Michael Wickens's picture
Affiliation: 
Cardiff Business School & University of York
Credentials: 
Professor of economics

Voting history

Post-Covid Fiscal Rules for the UK

Question 3: Which of the following variables should fiscal rules target to best improve the performance of the UK macroeconomic policy going forward.

Answer:
Public debt
Confidence level:
Extremely confident
Comment:
The only fiscal rule that is needed is that debt should be sustainable, meaning the public are willing to hold it. This entails tax financing permanent government expenditures, including debt service payments, and debt financing temporary expenditures, including investment and temporary shocks such as Covid. The sustainability of debt depends on fiscal deficits, the cost of borrowing, inflation and the rate of growth. To date, no government has shown any understanding of this.

Question 2: What impact has the sequence of fiscal rules adopted in the UK since 1997 had on the conduct of fiscal policy in the UK?

Answer:
Harmed
Confidence level:
Confident
Comment:
See answer to question 1

Question 1:  What impact has the sequence of fiscal rules adopted in the UK since 1997 had on the level of UK public debt? 

Answer:
No impact
Confidence level:
Confident
Comment:
Since 1997 UK governments have never systematically followed fiscal rules. Fiscal rules stabilised UK public debt until 2001 as the Labour government followed Conservative policies.

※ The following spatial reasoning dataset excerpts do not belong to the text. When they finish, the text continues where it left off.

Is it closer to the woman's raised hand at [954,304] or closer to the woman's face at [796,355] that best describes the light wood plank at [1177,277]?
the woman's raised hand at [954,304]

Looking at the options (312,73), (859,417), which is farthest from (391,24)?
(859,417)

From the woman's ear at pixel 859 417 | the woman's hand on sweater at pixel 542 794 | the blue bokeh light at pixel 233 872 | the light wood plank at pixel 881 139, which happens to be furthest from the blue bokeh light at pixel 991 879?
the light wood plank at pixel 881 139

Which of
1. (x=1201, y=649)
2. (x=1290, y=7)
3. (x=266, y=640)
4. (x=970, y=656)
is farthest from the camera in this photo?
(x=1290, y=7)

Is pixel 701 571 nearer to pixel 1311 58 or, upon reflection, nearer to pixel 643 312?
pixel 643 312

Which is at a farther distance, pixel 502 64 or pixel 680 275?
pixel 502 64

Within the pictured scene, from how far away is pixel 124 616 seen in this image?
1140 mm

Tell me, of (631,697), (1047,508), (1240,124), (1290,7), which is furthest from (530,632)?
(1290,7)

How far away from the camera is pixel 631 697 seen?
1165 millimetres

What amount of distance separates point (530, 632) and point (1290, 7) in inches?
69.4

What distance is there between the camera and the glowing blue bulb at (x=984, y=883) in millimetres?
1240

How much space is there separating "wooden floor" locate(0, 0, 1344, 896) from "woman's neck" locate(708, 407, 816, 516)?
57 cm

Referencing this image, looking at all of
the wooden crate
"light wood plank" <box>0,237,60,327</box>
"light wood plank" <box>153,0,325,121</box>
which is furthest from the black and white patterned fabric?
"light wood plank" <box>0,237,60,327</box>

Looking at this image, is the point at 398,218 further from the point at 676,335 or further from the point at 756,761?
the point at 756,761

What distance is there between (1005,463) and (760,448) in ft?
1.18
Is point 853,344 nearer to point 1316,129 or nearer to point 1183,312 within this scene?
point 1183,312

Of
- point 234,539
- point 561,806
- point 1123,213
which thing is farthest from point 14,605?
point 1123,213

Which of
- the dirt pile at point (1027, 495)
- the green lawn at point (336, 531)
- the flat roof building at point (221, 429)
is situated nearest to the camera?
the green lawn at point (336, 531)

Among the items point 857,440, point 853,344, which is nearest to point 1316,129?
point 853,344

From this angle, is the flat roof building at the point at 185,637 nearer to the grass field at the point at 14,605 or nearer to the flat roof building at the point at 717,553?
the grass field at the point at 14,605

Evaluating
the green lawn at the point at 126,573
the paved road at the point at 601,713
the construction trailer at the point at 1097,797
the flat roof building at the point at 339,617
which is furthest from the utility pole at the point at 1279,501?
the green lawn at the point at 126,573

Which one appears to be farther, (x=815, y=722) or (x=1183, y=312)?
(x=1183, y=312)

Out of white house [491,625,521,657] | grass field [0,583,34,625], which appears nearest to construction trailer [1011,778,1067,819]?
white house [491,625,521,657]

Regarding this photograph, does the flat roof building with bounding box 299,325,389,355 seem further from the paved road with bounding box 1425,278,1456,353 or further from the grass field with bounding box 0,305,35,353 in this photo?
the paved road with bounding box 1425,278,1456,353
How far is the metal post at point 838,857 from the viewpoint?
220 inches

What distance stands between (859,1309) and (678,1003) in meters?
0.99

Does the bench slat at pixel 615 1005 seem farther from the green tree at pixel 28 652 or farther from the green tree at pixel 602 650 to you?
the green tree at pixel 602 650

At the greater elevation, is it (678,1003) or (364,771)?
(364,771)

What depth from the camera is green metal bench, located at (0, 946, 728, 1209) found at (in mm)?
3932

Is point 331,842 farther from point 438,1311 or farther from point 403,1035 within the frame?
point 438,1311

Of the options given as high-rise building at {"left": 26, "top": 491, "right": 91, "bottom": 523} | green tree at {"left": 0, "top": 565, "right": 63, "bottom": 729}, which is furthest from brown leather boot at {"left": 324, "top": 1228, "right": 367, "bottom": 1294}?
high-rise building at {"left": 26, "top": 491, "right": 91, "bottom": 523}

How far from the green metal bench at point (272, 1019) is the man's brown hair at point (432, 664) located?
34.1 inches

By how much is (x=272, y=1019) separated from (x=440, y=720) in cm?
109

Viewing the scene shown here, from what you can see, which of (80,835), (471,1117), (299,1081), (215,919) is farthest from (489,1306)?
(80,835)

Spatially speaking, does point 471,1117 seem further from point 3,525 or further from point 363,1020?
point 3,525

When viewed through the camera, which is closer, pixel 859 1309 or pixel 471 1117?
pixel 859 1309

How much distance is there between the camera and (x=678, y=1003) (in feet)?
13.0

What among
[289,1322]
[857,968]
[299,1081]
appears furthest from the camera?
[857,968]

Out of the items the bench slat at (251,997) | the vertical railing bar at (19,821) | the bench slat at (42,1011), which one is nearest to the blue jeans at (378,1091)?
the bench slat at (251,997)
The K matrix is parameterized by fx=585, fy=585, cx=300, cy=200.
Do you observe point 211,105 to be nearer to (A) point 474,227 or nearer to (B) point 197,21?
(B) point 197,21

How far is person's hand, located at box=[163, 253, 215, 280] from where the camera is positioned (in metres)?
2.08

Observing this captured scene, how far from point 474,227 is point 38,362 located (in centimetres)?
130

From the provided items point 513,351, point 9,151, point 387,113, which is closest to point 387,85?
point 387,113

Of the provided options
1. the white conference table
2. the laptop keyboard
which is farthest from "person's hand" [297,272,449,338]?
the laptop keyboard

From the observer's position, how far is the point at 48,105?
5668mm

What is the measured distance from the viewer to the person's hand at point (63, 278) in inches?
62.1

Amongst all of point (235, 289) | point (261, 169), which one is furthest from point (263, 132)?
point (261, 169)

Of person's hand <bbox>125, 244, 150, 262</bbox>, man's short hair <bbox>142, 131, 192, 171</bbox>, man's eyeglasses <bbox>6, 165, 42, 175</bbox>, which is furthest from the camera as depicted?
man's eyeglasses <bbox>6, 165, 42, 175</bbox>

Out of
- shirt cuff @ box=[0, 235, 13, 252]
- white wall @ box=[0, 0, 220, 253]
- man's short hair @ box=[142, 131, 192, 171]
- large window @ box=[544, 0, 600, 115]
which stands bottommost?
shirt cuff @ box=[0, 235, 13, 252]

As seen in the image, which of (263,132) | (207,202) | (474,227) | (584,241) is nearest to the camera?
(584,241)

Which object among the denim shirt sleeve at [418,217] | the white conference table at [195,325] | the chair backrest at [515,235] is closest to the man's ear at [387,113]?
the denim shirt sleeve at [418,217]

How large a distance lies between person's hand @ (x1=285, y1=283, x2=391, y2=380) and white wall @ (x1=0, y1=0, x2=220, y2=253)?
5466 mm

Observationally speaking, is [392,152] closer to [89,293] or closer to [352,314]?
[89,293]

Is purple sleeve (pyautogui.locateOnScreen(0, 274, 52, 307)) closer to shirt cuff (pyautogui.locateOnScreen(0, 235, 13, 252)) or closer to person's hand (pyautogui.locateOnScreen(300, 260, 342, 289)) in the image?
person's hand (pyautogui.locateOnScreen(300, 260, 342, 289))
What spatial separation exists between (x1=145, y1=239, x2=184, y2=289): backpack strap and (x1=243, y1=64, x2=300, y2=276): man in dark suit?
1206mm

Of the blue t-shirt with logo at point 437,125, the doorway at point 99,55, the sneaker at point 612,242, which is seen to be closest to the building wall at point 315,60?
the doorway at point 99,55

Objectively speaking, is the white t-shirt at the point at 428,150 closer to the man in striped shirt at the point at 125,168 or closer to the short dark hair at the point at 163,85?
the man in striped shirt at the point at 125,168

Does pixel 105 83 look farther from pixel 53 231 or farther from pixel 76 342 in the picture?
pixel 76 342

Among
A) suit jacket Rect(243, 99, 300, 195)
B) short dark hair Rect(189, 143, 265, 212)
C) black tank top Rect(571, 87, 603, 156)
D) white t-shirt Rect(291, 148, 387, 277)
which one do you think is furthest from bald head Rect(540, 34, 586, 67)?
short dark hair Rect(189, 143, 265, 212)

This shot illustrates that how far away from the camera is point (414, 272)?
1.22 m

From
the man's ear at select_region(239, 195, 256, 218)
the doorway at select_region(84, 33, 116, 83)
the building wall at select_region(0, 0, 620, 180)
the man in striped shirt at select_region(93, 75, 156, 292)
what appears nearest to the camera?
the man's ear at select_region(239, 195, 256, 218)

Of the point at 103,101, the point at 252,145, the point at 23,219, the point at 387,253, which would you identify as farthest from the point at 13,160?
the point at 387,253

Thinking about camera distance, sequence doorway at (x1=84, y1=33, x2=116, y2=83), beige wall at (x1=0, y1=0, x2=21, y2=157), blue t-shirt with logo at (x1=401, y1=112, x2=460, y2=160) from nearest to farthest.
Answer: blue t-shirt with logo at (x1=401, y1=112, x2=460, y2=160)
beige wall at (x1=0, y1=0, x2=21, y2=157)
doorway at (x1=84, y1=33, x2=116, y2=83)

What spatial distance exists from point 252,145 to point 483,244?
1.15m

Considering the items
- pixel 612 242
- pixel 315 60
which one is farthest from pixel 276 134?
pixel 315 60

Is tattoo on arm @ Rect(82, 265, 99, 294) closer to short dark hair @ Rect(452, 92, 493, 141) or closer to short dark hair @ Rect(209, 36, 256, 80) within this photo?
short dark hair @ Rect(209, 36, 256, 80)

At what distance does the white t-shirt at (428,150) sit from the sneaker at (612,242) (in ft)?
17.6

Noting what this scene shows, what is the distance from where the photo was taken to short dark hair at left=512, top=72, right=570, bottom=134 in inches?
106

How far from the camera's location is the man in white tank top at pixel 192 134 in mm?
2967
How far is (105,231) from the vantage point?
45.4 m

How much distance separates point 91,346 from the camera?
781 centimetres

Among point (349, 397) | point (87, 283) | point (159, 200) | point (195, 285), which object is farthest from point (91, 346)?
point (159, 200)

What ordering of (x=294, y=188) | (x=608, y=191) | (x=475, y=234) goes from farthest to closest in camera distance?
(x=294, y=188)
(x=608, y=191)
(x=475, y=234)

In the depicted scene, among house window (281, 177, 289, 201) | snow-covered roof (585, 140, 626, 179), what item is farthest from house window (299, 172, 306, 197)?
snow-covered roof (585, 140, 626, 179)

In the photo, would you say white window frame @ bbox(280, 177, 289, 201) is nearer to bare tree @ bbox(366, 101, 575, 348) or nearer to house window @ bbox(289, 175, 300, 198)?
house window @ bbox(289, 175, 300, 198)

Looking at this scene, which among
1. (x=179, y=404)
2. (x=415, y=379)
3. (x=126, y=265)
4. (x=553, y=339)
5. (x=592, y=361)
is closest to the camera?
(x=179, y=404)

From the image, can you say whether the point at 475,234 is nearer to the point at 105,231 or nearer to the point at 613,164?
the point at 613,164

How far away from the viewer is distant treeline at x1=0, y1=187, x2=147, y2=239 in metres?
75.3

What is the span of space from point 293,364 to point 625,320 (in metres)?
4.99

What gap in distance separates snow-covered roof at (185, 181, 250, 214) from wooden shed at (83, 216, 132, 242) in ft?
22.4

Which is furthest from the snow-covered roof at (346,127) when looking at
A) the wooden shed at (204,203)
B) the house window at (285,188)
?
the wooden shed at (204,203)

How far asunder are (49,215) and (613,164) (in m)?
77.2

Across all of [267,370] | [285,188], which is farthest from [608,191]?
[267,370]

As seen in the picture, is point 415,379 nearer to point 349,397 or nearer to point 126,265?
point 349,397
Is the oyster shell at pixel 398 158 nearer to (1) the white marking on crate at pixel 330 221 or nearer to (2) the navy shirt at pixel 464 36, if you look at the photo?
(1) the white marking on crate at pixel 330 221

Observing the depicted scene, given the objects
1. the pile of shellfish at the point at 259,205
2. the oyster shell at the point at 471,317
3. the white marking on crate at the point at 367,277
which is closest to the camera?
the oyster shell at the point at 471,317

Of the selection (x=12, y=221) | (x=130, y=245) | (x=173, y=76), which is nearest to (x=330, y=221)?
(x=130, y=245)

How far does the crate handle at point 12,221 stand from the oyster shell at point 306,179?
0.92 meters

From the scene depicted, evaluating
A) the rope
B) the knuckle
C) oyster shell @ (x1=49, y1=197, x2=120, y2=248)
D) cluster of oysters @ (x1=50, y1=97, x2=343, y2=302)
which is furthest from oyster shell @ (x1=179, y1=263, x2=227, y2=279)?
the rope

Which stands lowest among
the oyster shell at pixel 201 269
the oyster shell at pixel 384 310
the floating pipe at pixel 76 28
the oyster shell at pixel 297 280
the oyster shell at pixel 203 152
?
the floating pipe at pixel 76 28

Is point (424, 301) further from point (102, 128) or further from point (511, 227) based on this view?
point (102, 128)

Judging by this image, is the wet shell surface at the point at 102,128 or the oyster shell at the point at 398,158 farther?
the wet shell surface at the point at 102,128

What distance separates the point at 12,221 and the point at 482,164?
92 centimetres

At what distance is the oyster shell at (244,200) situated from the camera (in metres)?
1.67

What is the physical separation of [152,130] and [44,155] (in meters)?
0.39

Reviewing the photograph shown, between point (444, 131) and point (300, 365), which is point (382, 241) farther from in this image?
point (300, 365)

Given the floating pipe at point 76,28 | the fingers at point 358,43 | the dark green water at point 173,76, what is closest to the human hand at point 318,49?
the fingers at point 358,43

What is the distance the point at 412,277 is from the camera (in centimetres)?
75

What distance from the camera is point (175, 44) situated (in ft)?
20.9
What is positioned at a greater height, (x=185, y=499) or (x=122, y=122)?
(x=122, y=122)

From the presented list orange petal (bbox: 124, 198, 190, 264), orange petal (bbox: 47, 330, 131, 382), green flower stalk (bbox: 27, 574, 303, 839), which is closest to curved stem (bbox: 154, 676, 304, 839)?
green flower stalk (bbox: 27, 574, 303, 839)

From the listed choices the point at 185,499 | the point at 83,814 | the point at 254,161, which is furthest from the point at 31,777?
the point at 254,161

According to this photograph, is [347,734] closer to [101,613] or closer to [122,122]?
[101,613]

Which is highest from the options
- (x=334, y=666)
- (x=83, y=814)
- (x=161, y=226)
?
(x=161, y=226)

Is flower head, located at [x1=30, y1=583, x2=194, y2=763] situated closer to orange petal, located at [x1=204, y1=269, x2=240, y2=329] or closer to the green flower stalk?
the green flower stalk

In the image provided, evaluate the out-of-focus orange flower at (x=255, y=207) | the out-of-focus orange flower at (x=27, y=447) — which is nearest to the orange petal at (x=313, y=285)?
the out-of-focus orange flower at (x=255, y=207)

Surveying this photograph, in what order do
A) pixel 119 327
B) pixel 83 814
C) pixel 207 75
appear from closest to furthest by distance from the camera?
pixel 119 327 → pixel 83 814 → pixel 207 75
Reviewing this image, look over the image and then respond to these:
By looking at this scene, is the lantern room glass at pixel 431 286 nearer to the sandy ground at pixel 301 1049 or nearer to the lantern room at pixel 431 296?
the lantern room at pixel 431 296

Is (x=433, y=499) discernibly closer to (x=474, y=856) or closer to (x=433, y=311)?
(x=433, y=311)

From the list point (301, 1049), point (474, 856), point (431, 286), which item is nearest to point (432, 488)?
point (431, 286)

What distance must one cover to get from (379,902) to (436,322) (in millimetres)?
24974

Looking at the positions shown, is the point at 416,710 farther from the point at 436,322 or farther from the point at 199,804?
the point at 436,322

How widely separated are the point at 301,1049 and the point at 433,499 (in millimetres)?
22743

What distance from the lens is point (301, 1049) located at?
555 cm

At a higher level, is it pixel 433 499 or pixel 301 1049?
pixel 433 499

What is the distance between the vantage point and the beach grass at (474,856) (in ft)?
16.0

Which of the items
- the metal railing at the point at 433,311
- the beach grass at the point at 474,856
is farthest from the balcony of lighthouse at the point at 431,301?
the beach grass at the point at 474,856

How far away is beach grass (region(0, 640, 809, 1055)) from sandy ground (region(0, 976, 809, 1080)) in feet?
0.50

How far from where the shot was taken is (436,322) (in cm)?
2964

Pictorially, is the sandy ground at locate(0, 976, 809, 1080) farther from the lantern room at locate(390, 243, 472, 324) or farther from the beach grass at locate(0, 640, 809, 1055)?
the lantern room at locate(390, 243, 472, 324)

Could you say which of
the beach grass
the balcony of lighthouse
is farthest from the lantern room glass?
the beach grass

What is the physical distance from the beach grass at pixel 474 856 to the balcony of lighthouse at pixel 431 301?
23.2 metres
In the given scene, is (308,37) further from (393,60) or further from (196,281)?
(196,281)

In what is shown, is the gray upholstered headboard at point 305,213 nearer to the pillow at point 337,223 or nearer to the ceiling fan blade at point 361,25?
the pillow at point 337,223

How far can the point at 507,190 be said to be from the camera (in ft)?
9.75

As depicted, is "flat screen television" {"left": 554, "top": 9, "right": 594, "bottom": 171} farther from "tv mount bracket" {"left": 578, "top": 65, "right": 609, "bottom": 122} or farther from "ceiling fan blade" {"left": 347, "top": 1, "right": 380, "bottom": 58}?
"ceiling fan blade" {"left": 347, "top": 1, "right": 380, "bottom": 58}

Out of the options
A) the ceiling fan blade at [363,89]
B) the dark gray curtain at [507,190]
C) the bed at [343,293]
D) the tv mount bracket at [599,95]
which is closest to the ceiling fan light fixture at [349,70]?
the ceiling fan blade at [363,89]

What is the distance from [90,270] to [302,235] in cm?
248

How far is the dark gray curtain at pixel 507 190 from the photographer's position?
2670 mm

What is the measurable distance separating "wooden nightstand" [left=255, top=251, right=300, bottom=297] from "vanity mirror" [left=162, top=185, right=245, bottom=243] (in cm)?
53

Afterwards, Gordon Brown began to increase public expenditures and the debt-GDP ratio steadily but slowly increased. After this two crises led to the abandonment of any pretense at following fiscal rules. In 2008 the financial crisis led to the a huge explosion. Again in 2020 Covid led to a huge increase in debt. This has financed by printing money and zero interest rates. The Damacles Sword hanging over the current situation is the prospect of higher inflation, higher interest rates and higher debt service payments. This will make fiscal situation unsustainable.

ECB Monetary Policy and Catch-up Inflation

Question 2: Which of the following policies is the most desirable to meet the ECBs objective to achieve its mandate of “price stability” as you understand this term.

Answer:
Inflation targeting
Confidence level:
Confident
Comment:
The aim should be to smooth the expected future path of prices over the medium term but not to do this by sharply changing inflation in order to hit the price path and not to react to relative price changes that affect inflation in the short term. This means that targeting the price LEVEL and short term strict inflation targeting are the wrong choices.

Question 1: To what extent do you agree with the following statement? “The European Central Bank should systematically allow for inflation to exceed its target to compensate for periods of below target inflation.”

Answer:
Disagree
Confidence level:
Confident
Comment:
Average inflation targeting is like having a growth path for prices. The latter has the merit of being more transparent for the public. Average inflation targeting is very vague. The advantages of both are that they smooth interest rates, have less output volatility than strict inflation targeting and when they look further ahead. The disadvantages of both are when a sharp correction is applied and the average is backward looking. The problem for inflation targeting is separating permanent changes in inflation (bad) from relative price adjustments which impact inflation in the short term (good). The aim should be to smooth price paths over the medium term.